Discriminant analysis application
LDA is performed in the MASS package, which we have already loaded so that we can access the biopsy data. The syntax is very similar to the lm() and glm() functions.
We can now begin fitting our LDA model, which is as follows:
> lda.fit <- lda(class ~ ., data = train)
> lda.fit
Call:
lda(class ~ ., data = train)
Prior probabilities of groups:
benign malignant
0.6371308 0.3628692
Group means:
thick u.size u.shape adhsn s.size nucl
chrom
benign 2.9205 1.30463 1.41390 1.32450 2.11589
1.39735 2.08278
malignant 7.1918 6.69767 6.68604 5.66860 5.50000
7.67441 5.95930
n.nuc mit
benign 1.22516 1.09271
malignant 5.90697 2.63953
Coefficients of linear discriminants:
LD1
thick 0.19557291
u.size 0.10555201
u.shape 0.06327200
adhsn 0.04752757
s.size 0.10678521
nucl 0.26196145
chrom 0.08102965
n.nuc 0.11691054
mit -0.01665454
This output shows us that Prior probabilities of groups are approximately 64 percent for benign and 36 percent for malignancy. Next is Group means. This is the average of each feature by their class. Coefficients of linear discriminants are the standardized linear combination of the features that are used to determine an observation's discriminant score. The higher the score, the more likely that the classification is malignant.
The plot() function in LDA will provide us with a histogram and/or the densities of the discriminant scores, as follows:
> plot(lda.fit, type = "both")
The following is the output of the preceding command:
We can see that there is some overlap in the groups, indicating that there will be some incorrectly classified observations.

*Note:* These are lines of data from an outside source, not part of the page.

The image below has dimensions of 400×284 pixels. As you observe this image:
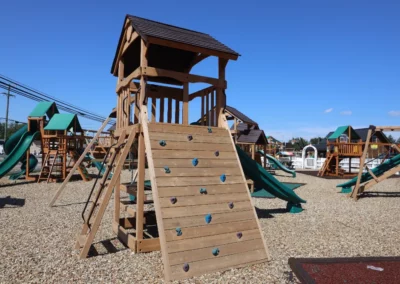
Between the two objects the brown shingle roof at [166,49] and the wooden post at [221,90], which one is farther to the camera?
the wooden post at [221,90]

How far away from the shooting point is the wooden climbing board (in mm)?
4555

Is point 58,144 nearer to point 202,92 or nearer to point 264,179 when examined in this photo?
point 202,92

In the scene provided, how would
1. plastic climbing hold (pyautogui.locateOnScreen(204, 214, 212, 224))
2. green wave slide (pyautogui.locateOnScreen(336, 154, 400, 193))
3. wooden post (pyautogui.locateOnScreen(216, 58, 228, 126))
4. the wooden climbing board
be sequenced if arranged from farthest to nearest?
green wave slide (pyautogui.locateOnScreen(336, 154, 400, 193)), wooden post (pyautogui.locateOnScreen(216, 58, 228, 126)), plastic climbing hold (pyautogui.locateOnScreen(204, 214, 212, 224)), the wooden climbing board

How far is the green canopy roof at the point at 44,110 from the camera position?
16484 mm

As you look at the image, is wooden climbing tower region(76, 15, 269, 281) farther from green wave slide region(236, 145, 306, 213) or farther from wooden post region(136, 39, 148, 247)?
green wave slide region(236, 145, 306, 213)

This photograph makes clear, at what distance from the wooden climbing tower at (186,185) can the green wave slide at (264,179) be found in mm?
1745

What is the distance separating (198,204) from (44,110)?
14531 millimetres

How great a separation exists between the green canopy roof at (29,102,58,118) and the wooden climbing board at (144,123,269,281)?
1336 cm

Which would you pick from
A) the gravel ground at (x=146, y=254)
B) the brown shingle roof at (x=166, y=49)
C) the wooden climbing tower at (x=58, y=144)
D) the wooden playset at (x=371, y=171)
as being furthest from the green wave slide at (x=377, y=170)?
the wooden climbing tower at (x=58, y=144)

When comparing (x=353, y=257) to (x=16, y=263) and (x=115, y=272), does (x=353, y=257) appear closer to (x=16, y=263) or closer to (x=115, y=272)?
(x=115, y=272)

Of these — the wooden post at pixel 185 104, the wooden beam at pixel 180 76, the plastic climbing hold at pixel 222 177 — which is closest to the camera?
the plastic climbing hold at pixel 222 177

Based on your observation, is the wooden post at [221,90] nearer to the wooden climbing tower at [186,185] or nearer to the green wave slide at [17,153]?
the wooden climbing tower at [186,185]

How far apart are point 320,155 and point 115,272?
51.3m

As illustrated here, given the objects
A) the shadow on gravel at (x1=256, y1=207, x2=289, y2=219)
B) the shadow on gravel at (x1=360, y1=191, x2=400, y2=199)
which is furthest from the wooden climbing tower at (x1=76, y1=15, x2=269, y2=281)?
the shadow on gravel at (x1=360, y1=191, x2=400, y2=199)
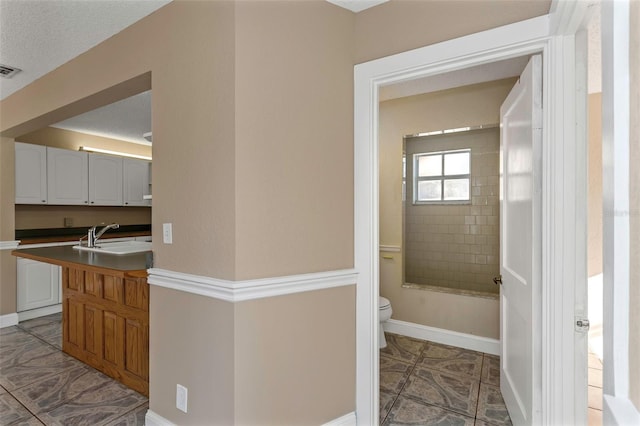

The predict() function available with LDA provides a list of three elements: class, posterior, and x. The class element is the prediction of benign or malignant, the posterior is the probability score of x being in each class, and x is the linear discriminant score. Let's just extract the probability of an observation being malignant:
> train.lda.probs <- predict(lda.fit)$posterior[,
2]
> misClassError(trainY, train.lda.probs)
[1] 0.0401
> confusionMatrix(trainY, train.lda.probs)
0 1
0 296 13
1 6 159
Well, unfortunately, it appears that our LDA model has performed much worse than the logistic regression models. The primary question is to see how this will perform on the test data:
> test.lda.probs <- predict(lda.fit, newdata =
test)$posterior[, 2]
> misClassError(testY, test.lda.probs)
[1] 0.0383
> confusionMatrix(testY, test.lda.probs)
0 1
0 140 6
1 2 61
That's actually not as bad as I thought, given the lesser performance on the training data. From a correctly classified perspective, it still did not perform as well as logistic regression (96 percent versus almost 98 percent with logistic regression).
We will now move on to fit a QDA model. In R, QDA is also part of the MASS package and the function is qda(). Building the model is rather straightforward again, and we will store it in an object called qda.fit, as follows:
> qda.fit = qda(class ~ ., data = train)
> qda.fit
Call:
qda(class ~ ., data = train)
Prior probabilities of groups:
benign malignant
0.6371308 0.3628692
Group means:
Thick u.size u.shape adhsn s.size nucl chrom
n.nuc
benign 2.9205 1.3046 1.4139 1.3245 2.1158
1.3973 2.0827 1.2251
malignant 7.1918 6.6976 6.6860 5.6686 5.5000
7.6744 5.9593 5.9069
mit
benign 1.092715
malignant 2.639535
As with LDA, the output has Group means but does not have the coefficients because it is a quadratic function as discussed previously.
The predictions for the train and test data follow the same flow of code as with LDA:
> train.qda.probs <- predict(qda.fit)$posterior[,
2]
> misClassError(trainY, train.qda.probs)
[1] 0.0422
> confusionMatrix(trainY, train.qda.probs)
0 1
0 287 5
1 15 167
> test.qda.probs <- predict(qda.fit, newdata =
test)$posterior[, 2]
> misClassError(testY, test.qda.probs)
[1] 0.0526
> confusionMatrix(testY, test.qda.probs)
0 1
0 132 1
1 10 66
We can quickly tell that QDA has performed the worst on the training data with the confusion matrix, and it has classified the test set poorly with 11 incorrect predictions. In particular, it has a high rate of false positives.